Your custom transformer could look something like this:

import pandas as pd

from sk_transformers.base_transformer import BaseTransformer
from sk_transformers.utils import check_ready_to_transform

class DummyTransformer(BaseTransformer):
    """
    Replaces all strings in a given column with `dummy`.

    Args:
        string_to_replace (str): The string which should be replaced by `dummy`.
        column (str): The column to replace the strings with dummy.

    Example:
    ```python
    import pandas as pd
    from sklearn.pipeline import Pipeline

    df = pd.DataFrame({
        "cocktail": ["French Connection", "Incredible Hulk", "Tom and Jerry"],
        "bar": ["foo", "Schikaneder", "Futuregarden"]
    })

    transformer = DummyTransformer("foo", "bar")
    transformer.fit_transform(df)
    ```
    ```
                cocktail           bar
    0  French Connection        DUMMY!
    1    Incredible Hulk   Schikaneder
    2      Tom and Jerry  Futuregarden
    ```
    """
    def __init__(self, string_to_replace: str, column: str) -> None:
        super().__init__()
        self.string_to_replace = string_to_replace
        self.column = column

    def transform(self, X: pd.DataFrame) -> pd.DataFrame:
        """
         Replaces all occurrences of `string_to_replace`
         in a certain column of X with `DUMMY!`.

        Args:
            X (pd.DataFrame): Dataframe containing the
            column where the replacement should happen.

        Returns:
            pandas.DataFrame: Dataframe with replaced strings.
        """
        X = check_ready_to_transform(self, X, self.column)

        X[self.column] = X[self.column].replace(self.string_to_replace, "DUMMY!")
        return X
More documentation than code. You know how it is 🤷‍♂️. This transformer does not need an fit method because it does not learn anything from the data. It just replaces a string with another string.

Now you can use it:

import pandas as pd
from sklearn.pipeline import Pipeline

df = pd.DataFrame({
    "cocktail": ["French Connection", "Incredible Hulk", "Tom and Jerry"],
    "bar": ["foo", "Schikaneder", "Futuregarden"]
})

pipeline = Pipeline([
    ("dummy_transformer", DummyTransformer("foo", "bar")),
])

pipeline.fit_transform(df).head()
            cocktail           bar
0  French Connection        DUMMY!
1    Incredible Hulk   Schikaneder
2      Tom and Jerry  Futuregarden
For a non-dummy examples check out the MathExpressionTransformer or the ValueIndicatorTransformer for a simpler example.

Poetry

We are using Poetry to manage the dependencies, for deployment, and the virtual environment. If you have not used it before please check out the documentation to get started.
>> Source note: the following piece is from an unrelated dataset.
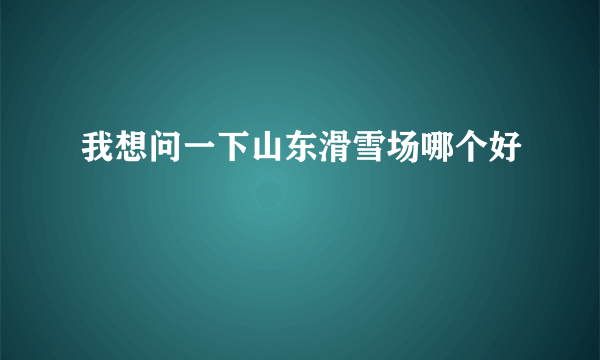 我想问一下山东滑雪场哪个好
If you want to start working on the project. The first thing you have to do is:

poetry install --with test
This installs all needed dependencies for development and testing.

Pre-commit hooks

We are using pre-commit to ensure a consistent code style and to avoid common mistakes. Please install the pre-commit and install the hook with:

pre-commit install
pre-commit install --hook-type commit-msg

Homebrew

We are using Homebrew to manage the dependencies for the development environment. Please install Homebrew and run

 brew bundle
to install the dependencies. If you don't want/can't use Homebrew, you can also install the dependencies manually.

Conventional Commits

We are using Conventional Commits to ensure a consistent commit message style. Please use the following commit message format:

<type>[optional scope]: <description>
E.g.:
feat: add a new fantastic transformer 🤖

How to contribute

The following steps will give a short guide on how to contribute to this project:

  • Create a personal fork of the project on GitHub.
  • Clone the fork on your local machine. Your remote repo on GitHub is called origin.
  • Add the original repository as a remote called upstream.
  • If you created your fork a while ago be sure to pull upstream changes into your local repository.
  • Create a new branch to work on! Start from develop if it exists, else from main.
  • Implement/fix your feature, comment your code, and add some examples.
  • Follow the code style of the project, including indentation. Black, isort, Pylint, and mypy can help you with it.
  • Run all tests.
  • Write or adapt tests as needed.
  • Add or change the documentation as needed. Please follow the "Google Python Style Guide".
  • Squash your commits into a single commit with git's interactive rebase. Create a new branch if necessary.
  • Push your branch to your fork on GitHub, the remote origin.
  • From your fork open a pull request in the correct branch. Target the project's develop branch!
  • Once the pull request is approved and merged you can pull the changes from upstream to your local repo and delete your extra branch(es).